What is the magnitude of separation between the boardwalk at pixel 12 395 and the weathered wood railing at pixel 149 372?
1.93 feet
...
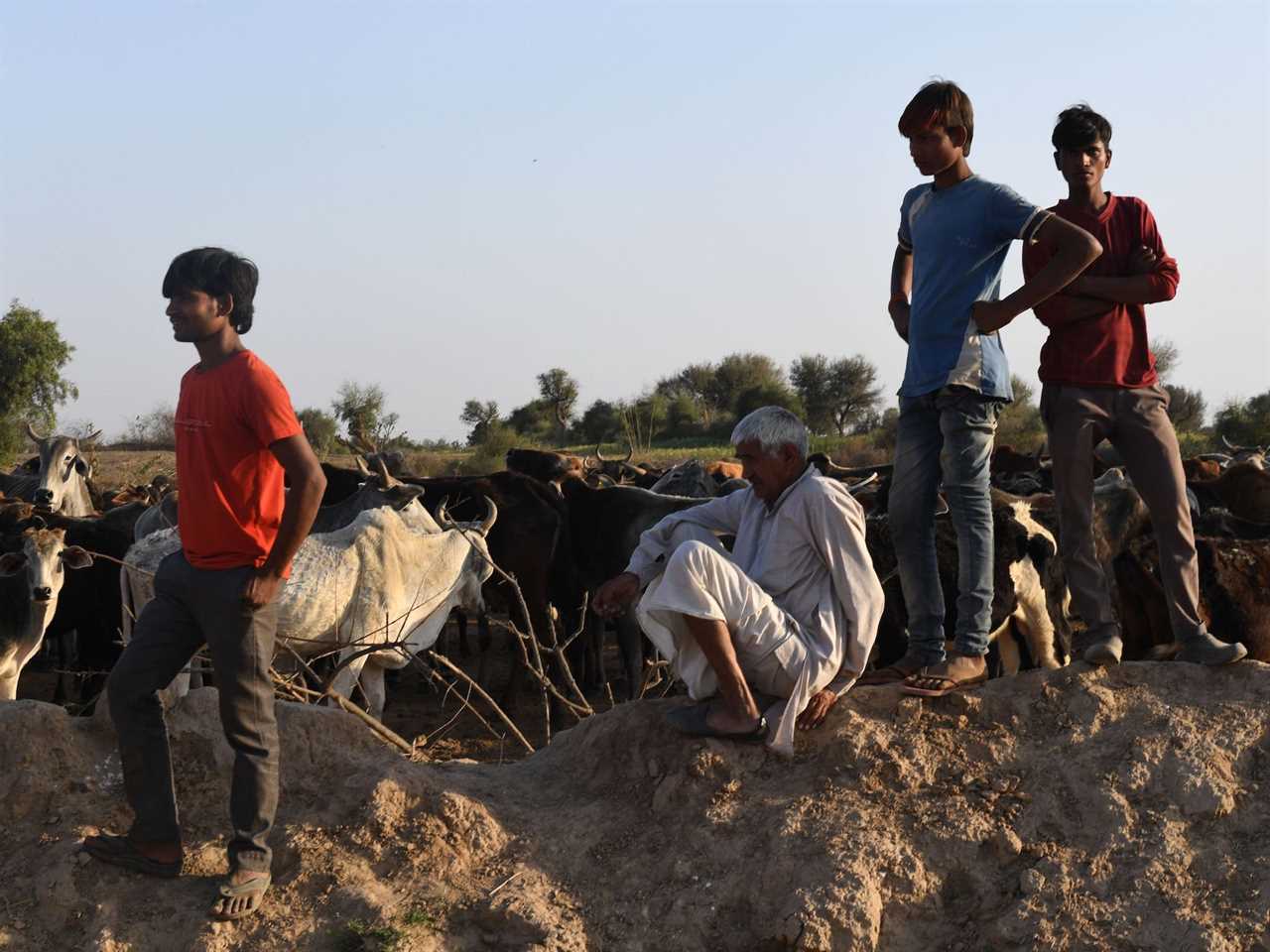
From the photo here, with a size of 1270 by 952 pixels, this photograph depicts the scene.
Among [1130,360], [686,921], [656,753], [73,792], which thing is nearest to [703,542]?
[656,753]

_Job:_
Count the lines in the items above that contain the word "Among", and reply with only that number.

_Exercise answer:_
1